SET TASK A ::
Using the page on previous jurisdictions in Arizona below, decide whether each statement agrees with it: (i) Arizona Territory was created in 1863; (ii) New Mexico Territory was created in 1853; (iii) Tucson was the only permanent town established under Spanish rule. Answer each with yes or no and quote the deciding words of the page.

○ ○ ○ ○ ○

Revision as of 05:10, 12 November 2012

United States go to Arizona go to Previous Jurisdictions to land in Arizona

Previous Jurisdictions and Record Repositories

Locating records of your ancestors

  • Find where your ancestor lived
  • Identify when your ancestor live there
  • Locate the jurisdiction covering the land where your ancestor lived
  • Determine the record repositories for that jurisdiction

For example, suppose you believe your ancestor lived in Tucson, Arizona in 1861.

  • In the present day, Tucson is indeed located in the State of Arizona.
  • But Arizona didn't exist in 1856. Arizona Territory wasn't created until 1863.
  • Before that, the land belonged to New Mexico Territory, which was created in 1850. So your ancestor lived in New Mexico Territory. This jurisdiction still exists today as the State of New Mexico.
  • In 1853, the US bought the Gadsden Purchase from Mexico, which contained land south of the Gila River. This is the land where Tucson is located. In 1854, this land was given to New Mexico Territory and in 1855 this land was added to Dona Ana county.
  • Then in 1860, New Mexico created Arizona county from the land in Dona Ana county. Arizona County existed totally within the present day State of Arizona. So your ancestor lived in Arizona County in the New Mexico Territory. But Arizona county was discontinued in 1862, then recreated in 1863 and finally discontinued again when Arizona Territory was created in 1863. The records from this extinct county are found in the present day in Dona Ana County in the State of New Mexico.

Putting this altogether, your ancestor actually lived in Tucson, Arizona County, New Mexico Territory in 1861. Therefore look for records in Tucson, Dona Ana County, and the State of New Mexico archives.

Sometimes, records were recorded in a county where your ancestor did not live. Maybe there was confusion as to where the borders lay. Or maybe it was a shorter distance to the neighboring county seat. There could be several reasons, so don't overlook records in nearby counties. But treat this as the exception to the rule and check the most obvious county first.

Spanish and Mexican land (from 1820 to 1846) that would later become Arizona

Spain laid claim to much of the land in the present day southwestern US. Because of the great distances and the hostilities of the Indian tribes, Spanish rule was only extended to the southern portion of present day Arizona, and at times not even that much. Tucson was the only permanent town established.

Spain establish the practice of giving land grants to encourage settlement on the fringes of their rule. Mexico continued this practice. All Spanish and Mexican land grants were located in the Gadsden Purchase. If you stand in downtown Tucson and and look to the southeast corner of present day Arizona, then turn 90 degrees to your right along the border. All of these Spanish and Mexican Land Grants are located in that triangle.

1820 - The San Ignacio de la Canoa Grant. Two brothers petitioned the governor of Sonora/Sinaloa for four leagues (sitios) to raise cattle and horses. Title was issued by Mexico in 1849 and Court of Private Land Claims confirmed the grant in 1899. This land grand was located on both sides of Interstate 19 south of Green Valley (that town is in the northwest corner of the grant).

○ ○ ○ ○ ○

SET TASK B ::
Output the lines of the records from the line holding "Observing the depicted" through the end of the records, inclusive, as a Markdown table with the columns Row and Line, leaving out blank lines.

○ ○ ○ ○ ○

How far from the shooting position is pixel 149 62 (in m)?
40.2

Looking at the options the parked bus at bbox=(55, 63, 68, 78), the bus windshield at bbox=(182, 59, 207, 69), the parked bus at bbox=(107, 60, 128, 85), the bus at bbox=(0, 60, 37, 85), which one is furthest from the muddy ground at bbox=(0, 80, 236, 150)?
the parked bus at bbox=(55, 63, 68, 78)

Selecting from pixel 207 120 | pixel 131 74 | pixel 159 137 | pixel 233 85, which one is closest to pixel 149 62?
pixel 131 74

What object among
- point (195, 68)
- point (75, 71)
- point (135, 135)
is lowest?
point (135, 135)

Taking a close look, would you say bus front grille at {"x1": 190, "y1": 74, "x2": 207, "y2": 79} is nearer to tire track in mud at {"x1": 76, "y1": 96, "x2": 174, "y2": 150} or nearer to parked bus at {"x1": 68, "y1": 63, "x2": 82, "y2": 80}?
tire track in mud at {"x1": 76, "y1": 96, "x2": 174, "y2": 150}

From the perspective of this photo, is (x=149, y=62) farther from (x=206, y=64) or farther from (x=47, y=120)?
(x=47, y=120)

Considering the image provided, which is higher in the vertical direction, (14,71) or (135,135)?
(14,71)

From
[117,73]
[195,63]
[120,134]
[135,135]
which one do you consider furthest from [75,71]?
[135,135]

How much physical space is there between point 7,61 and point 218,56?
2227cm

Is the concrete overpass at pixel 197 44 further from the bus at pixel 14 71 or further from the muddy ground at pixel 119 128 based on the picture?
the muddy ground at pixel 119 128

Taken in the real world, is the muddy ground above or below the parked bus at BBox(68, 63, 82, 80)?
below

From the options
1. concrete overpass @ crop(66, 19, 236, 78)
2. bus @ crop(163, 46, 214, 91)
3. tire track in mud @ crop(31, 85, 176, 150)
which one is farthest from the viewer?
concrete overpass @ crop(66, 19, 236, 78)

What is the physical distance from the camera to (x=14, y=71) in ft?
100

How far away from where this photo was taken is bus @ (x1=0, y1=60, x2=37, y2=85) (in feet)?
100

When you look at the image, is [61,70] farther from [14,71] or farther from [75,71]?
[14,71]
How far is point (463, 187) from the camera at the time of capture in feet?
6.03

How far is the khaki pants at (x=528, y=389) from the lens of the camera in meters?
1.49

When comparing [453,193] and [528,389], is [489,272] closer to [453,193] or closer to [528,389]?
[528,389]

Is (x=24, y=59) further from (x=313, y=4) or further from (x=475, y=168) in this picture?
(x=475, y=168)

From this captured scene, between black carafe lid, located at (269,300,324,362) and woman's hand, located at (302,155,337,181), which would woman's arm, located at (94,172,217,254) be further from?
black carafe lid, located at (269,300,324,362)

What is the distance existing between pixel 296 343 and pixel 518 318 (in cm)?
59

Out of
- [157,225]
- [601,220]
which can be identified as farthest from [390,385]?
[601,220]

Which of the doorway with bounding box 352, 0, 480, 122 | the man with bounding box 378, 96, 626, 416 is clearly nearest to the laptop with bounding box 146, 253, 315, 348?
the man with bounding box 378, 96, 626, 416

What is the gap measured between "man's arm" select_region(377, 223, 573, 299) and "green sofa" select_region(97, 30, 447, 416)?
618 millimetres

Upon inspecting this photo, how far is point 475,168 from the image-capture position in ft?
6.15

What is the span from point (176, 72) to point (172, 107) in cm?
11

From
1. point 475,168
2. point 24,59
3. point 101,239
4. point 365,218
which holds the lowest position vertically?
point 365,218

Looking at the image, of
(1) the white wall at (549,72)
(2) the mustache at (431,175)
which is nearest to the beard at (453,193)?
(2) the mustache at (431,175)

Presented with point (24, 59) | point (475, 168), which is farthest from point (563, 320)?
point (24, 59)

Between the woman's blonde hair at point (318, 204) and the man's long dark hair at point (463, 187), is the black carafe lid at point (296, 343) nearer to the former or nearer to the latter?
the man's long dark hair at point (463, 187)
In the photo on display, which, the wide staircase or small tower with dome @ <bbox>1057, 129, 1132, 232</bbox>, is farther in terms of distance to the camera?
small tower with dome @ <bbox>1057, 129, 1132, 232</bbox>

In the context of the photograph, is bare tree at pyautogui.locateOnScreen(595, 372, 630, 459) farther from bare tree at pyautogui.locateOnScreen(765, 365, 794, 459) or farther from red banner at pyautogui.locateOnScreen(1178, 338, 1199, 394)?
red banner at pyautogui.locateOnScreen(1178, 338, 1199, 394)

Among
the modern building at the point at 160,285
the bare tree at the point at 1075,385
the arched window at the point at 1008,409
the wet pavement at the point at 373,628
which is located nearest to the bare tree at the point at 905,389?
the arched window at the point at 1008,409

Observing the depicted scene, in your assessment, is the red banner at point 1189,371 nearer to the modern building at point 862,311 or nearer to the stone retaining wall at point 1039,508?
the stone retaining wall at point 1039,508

○ ○ ○ ○ ○

TASK RESPONSE A ::
(i) Yes: "Arizona Territory wasn't created until 1863."
(ii) No: "New Mexico Territory, which was created in 1850"
(iii) Yes: "Tucson was the only permanent town established."

TASK RESPONSE B ::
| Row | Line |
|---|---|
| 1 | Observing the depicted scene, in your assessment, is the red banner at point 1189,371 nearer to the modern building at point 862,311 or nearer to the stone retaining wall at point 1039,508? |
| 2 | the stone retaining wall at point 1039,508 |